CDR-data in the following example is stored in two separete files. One
of them is the log-file off calling activities
(cdr_example) and another contains spatial information
about the mobile antennas (cdr_antennas).
First we import the log-files:
cdr_example <- read.csv2("https://aasa.ut.ee/Rspatial/data/cdr_example.csv", sep=";", dec = ".")
cdr_example %>%
head()
## time site_id.y pos_usr_id date
## 1 2008-04-01 08:40:45 264 John 2008-04-01
## 2 2008-04-01 08:56:34 264 John 2008-04-01
## 3 2008-04-01 09:08:27 348 John 2008-04-01
## 4 2008-04-01 09:11:19 215 John 2008-04-01
## 5 2008-04-01 09:15:50 215 John 2008-04-01
## 6 2008-04-01 09:22:31 148 John 2008-04-01
At first glimpse everything looks ok! Only problem is that time is stored not as time but as character. Convert time to proper format and calculate date and time (hours) columns:
cdr_example <- cdr_example %>%
mutate(time = ymd_hms(as.character(time)),
date = as.Date(time),
hour = hour(time),
minute = minute(time))
glimpse(cdr_example)
## Rows: 42,112
## Columns: 6
## $ time <dttm> 2008-04-01 08:40:45, 2008-04-01 08:56:34, 2008-04-01 09:08…
## $ site_id.y <int> 264, 264, 348, 215, 215, 148, 498, 498, 498, 498, 498, 498,…

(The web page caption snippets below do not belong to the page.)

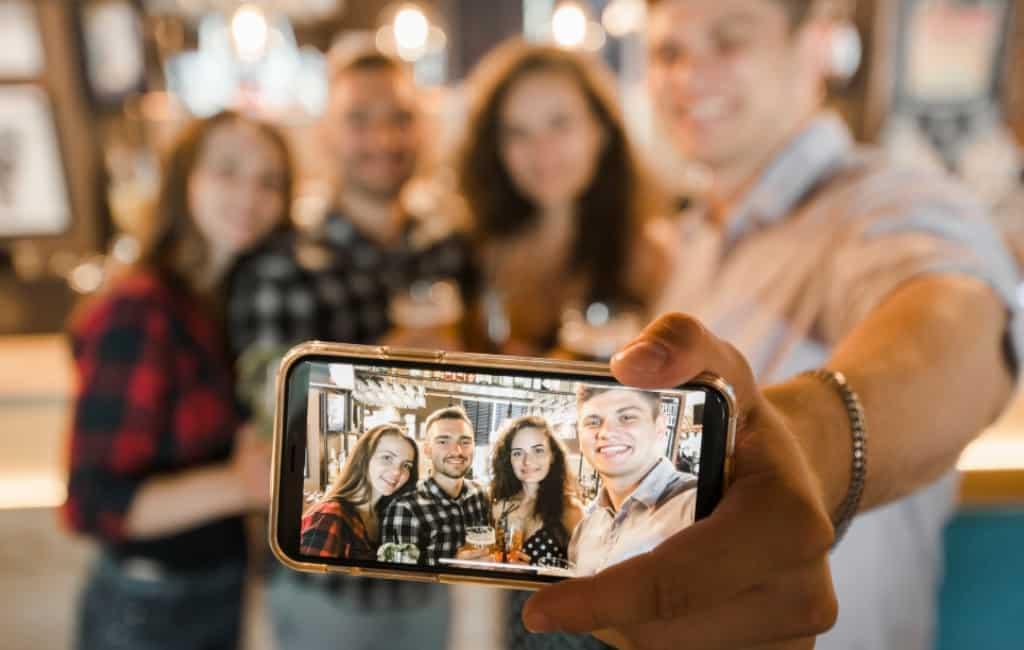 Spanje is Selfie-land met gemiddeld 728 'selfis' per persoon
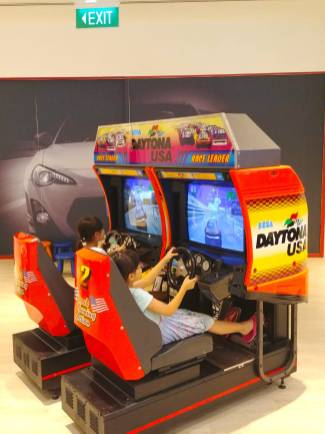 Arcade Daytona Machine Rental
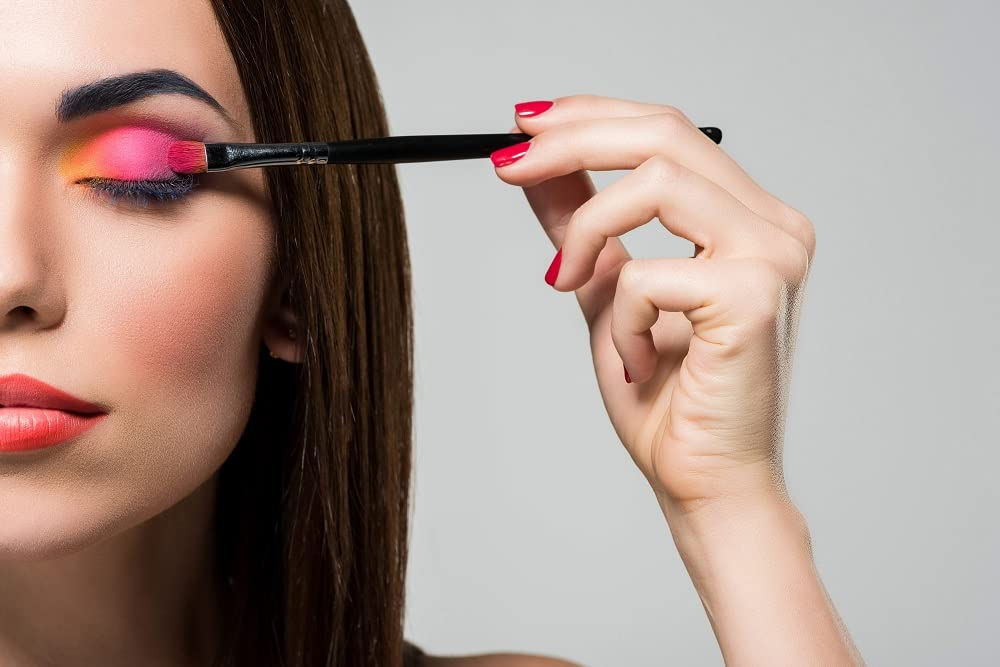 Mulher aplicando maquiagem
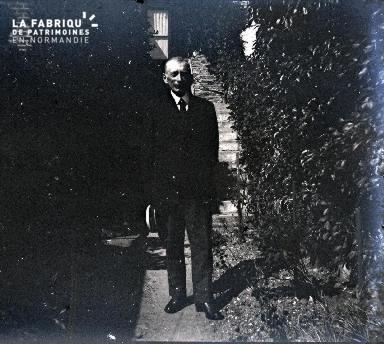 Vieil homme dans une allée de jardin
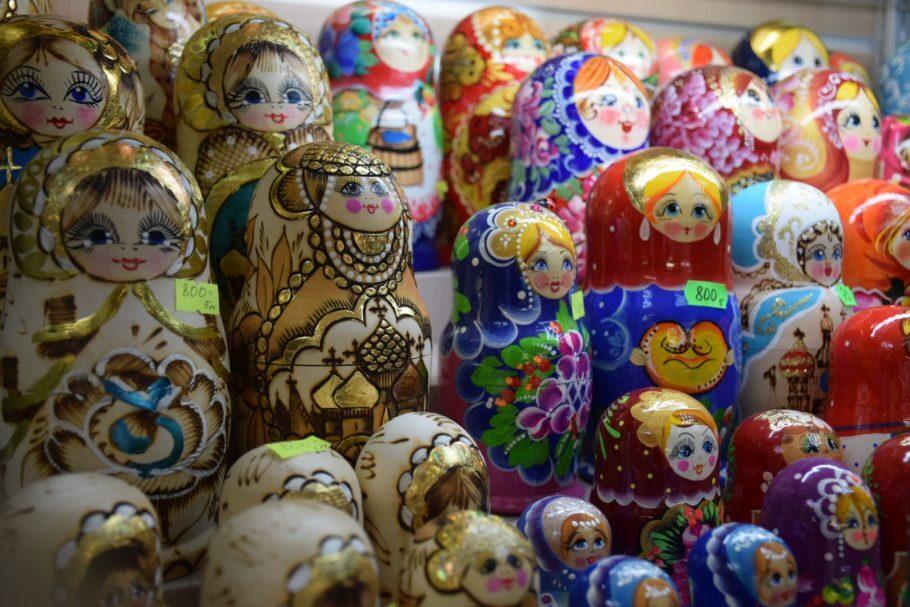 Matrioshkas nas lojas de souvenirs da Rússia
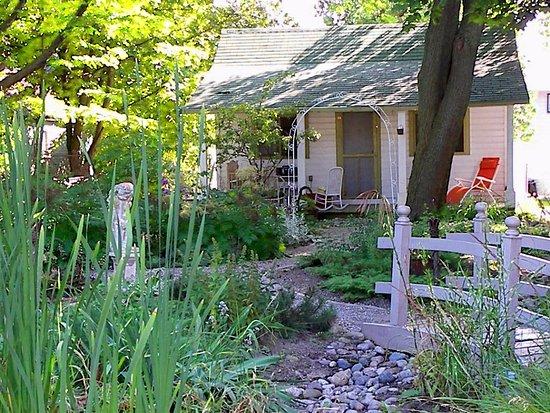 Chantry Breezes B&B : Garden Cottage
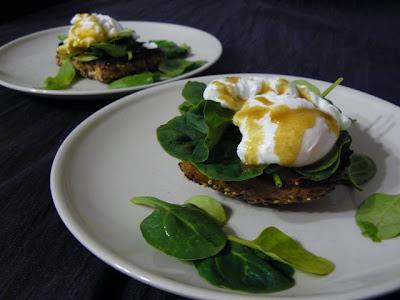Kanapka ze świeżym szpinakiem, jajkiem i sosem musztardowo-miodowym.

## $ pos_usr_id <chr> "John", "John", "John", "John", "John", "John", "John", "Jo…
## $ date <date> 2008-04-01, 2008-04-01, 2008-04-01, 2008-04-01, 2008-04-01…
## $ hour <int> 8, 8, 9, 9, 9, 9, 10, 10, 16, 16, 16, 16, 17, 17, 8, 8, 9, …
## $ minute <int> 40, 56, 8, 11, 15, 22, 31, 49, 31, 39, 41, 54, 6, 42, 56, 5…
Now we import the table of antennas:
#cdr_antennas <- read.csv2("C:/ANTO/loengud/geopythonR/www/anto_cells_19102015.csv", dec = ".")
cdr_antennas <- read.csv2("http://aasa.ut.ee/Rspatial/data/sites.csv", sep = ";", dec = ",")
glimpse(cdr_antennas)
## Rows: 1,117
## Columns: 3
## $ site_id <int> 351, 243, 601, 974, 667, 424, 269, 252, 187, 749, 1096, 133, 1…
## $ lat <dbl> 57.74861, 59.08381, 59.40694, 59.38417, 58.38350, 58.05833, 58…
## $ lon <dbl> 26.35027, 24.63264, 24.81722, 24.82553, 24.48503, 26.49500, 24…
Easiest way to perform a quality check is to plot the data:
ggplot()+
geom_point(data = cdr_antennas, aes(x = lon, y = lat))
Now we have to put two tables together. This process is called joining. In the current case we use left_join which returns us all records from the left table (cdr_example), and the matched records from the right table (cdr_antennas). For that we have to define the key-column by which tables are joined. The result is NULL from the right side, if there is no match.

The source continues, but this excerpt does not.